It’s not looking good at all for the many thousands of private investors who bought bonds in the Düsseldorf-based WGF AG, which filed for insolvency last week two days prior to repaying one of its bonds. The company has filed an application to the Düsseldorf count court to enter into what is called “self-administered insolvency proceedings”, a process which avoids the appointment of an external administrator, although it’s not clear whether this will be granted.
Trading in WGF’s bonds was suspended last week after the company missed a further deadline for publishing its annual 2011 financial report. WGF had earlier asked for an extension of the deadline until December 10th,, six months after the original due date, citing the need for “essential final details from the accounting firm and the accompanying prerequisite supervisory board meeting”. Statements from the company suggested the loss for 2011 was in the region of €71m, a figure which has since been revised marginally downward by the company new emergency ‘clean-up’ board member Bernd Depping.
In a statement this week, Depping said, “There is substantial value in our firm’s holdings. At the moment our valuations are obviously under pressure since we’ve filed for insolvency, but it cannot be in the interests of our creditors for us to be selling off our assets below value. The plan we’ve put in place will allow us to sell the assets off at market values and deliver more value to our creditors.”

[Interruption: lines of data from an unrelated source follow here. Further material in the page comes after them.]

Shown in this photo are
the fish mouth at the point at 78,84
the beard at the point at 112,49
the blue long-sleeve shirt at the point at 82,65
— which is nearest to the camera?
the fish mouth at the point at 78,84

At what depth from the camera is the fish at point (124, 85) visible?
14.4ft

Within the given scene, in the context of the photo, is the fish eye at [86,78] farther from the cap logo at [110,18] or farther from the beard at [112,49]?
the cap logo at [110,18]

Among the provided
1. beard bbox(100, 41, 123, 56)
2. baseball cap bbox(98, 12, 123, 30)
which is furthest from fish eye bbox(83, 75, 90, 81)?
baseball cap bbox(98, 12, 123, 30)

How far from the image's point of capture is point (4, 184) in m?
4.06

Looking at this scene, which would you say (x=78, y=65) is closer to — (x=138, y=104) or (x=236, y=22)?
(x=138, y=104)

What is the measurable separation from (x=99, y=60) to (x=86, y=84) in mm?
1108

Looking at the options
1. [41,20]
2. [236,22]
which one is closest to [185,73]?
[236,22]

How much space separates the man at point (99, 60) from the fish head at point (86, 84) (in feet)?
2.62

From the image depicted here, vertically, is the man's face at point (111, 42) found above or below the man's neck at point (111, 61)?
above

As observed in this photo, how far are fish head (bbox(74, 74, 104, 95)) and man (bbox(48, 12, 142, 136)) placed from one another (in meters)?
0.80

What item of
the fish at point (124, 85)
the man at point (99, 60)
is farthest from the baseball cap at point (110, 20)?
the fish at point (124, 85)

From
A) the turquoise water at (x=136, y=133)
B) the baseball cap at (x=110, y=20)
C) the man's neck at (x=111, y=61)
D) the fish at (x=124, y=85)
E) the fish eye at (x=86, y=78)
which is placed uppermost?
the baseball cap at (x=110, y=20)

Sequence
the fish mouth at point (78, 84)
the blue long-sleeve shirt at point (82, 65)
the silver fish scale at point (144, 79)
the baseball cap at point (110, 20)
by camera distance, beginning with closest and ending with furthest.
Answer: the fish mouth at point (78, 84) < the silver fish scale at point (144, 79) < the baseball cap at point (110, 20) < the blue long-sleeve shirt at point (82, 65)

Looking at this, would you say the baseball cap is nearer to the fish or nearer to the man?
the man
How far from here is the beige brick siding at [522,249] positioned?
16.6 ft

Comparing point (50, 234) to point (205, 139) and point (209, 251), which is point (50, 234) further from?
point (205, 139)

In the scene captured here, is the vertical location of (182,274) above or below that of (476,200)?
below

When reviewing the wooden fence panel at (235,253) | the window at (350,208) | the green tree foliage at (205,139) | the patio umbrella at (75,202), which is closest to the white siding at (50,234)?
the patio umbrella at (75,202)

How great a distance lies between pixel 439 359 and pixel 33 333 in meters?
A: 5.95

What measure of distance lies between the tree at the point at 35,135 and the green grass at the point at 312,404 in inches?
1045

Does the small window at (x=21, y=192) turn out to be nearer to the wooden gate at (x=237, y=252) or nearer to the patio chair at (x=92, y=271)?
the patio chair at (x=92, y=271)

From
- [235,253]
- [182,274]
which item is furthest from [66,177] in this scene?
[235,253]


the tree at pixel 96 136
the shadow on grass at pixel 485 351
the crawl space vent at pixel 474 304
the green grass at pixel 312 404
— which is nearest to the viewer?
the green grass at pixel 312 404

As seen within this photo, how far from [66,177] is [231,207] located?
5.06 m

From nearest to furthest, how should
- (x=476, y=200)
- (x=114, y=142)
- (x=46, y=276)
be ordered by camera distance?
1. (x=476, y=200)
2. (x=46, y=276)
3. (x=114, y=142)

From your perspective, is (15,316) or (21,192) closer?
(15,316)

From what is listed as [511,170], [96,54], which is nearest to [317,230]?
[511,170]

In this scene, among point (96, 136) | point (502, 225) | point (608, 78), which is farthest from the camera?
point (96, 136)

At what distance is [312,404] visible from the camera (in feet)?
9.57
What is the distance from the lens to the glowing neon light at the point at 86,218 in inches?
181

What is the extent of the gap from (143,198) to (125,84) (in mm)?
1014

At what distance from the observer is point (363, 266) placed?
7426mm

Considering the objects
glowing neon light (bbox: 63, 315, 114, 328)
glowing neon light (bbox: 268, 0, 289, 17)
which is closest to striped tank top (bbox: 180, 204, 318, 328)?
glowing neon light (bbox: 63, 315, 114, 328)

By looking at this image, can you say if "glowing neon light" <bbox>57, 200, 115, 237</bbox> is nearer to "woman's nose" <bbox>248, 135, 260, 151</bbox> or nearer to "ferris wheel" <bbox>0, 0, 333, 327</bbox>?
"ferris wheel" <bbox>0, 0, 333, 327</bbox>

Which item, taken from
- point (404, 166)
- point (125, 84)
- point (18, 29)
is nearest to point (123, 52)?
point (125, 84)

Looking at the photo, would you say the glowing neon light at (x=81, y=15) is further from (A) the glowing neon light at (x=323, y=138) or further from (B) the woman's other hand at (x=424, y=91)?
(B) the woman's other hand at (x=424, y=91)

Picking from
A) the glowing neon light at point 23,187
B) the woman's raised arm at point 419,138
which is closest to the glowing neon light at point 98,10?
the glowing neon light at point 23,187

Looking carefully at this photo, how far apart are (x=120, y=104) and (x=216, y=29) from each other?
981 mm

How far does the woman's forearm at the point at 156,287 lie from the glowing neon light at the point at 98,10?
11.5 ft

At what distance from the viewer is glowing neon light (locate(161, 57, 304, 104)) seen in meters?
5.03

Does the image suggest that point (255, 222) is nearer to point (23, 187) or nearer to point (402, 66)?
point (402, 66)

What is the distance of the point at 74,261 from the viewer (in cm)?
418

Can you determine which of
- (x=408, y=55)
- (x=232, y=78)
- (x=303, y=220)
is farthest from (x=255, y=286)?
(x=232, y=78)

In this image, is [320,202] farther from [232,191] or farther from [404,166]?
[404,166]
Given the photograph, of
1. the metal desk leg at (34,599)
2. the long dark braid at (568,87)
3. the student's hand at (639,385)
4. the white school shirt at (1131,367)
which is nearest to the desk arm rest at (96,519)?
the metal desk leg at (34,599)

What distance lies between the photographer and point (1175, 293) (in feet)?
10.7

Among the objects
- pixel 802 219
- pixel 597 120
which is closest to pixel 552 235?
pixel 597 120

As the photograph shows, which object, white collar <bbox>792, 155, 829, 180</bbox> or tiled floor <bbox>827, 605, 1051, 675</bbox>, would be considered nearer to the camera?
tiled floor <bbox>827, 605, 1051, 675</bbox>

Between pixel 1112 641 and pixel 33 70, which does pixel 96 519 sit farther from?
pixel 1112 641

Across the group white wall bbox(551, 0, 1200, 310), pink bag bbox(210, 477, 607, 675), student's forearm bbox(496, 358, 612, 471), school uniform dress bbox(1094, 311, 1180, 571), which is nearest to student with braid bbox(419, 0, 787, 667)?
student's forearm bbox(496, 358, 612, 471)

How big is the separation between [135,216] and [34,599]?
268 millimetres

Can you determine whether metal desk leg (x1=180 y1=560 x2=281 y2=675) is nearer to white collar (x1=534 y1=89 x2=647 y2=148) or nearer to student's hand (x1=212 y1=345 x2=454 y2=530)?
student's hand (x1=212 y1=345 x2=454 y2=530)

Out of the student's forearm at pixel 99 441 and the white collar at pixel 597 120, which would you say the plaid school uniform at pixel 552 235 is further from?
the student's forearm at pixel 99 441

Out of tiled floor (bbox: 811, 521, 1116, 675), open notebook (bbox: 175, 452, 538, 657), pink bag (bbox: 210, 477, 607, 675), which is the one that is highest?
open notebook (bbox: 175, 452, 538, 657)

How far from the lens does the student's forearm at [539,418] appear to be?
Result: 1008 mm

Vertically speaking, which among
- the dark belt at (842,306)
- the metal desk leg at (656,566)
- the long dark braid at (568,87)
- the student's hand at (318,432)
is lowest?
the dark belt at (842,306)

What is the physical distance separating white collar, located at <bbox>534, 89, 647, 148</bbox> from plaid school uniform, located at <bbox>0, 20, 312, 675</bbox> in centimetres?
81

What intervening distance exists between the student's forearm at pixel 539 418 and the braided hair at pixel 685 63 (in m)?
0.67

Since its establishment in 2003 by founder and CEO Pino Sergio, WGF has been at the forefront of real estate trading firms who have financed themselves by the issuance of bonds to private and institutional investors. The bonds, of which six different tranches have been issued, were secured against mortgages so that WGF could refinance itself independent of bank financing. The bonds offered attractive interest rates of up to 6.35% and were rated by rating agency Creditreform. Two of the bonds have already been redeemed to investors, although bonds with a nominal value of more than €200m are still in circulation – the actual number is disputed, with original estimates saying it was double that - and it is these that may prove difficult to redeem.
WGF originally used the proceeds from the bond sales to invest in housing, upgrade its assets, and sell on at a profit. Over time the company expanded into fund management and most recently has focused on project development, where it still has a number of projects being developed in Berlin, Hamburg and Essen. The company has reported losses for the past few years in its original business of property trading, and has had to take valuation write-downs on much of its existing stock.
WGF had come under increasing pressure over the past eighteen months following negative press comment about its business practices, and uncertainty spread by a group of lawyers who accused the company of operating a Ponzi-style financing operation. WGF had consistently denied any wrongdoing, but under pressure to produce the latest annual results, had grudgingly conceded that the previous accounts had not been easy to understand, and that future accounts would be much more transparent. It remains to be seen whether there will be future accounts, or how the various class action suits now being lined up against the company will pan out.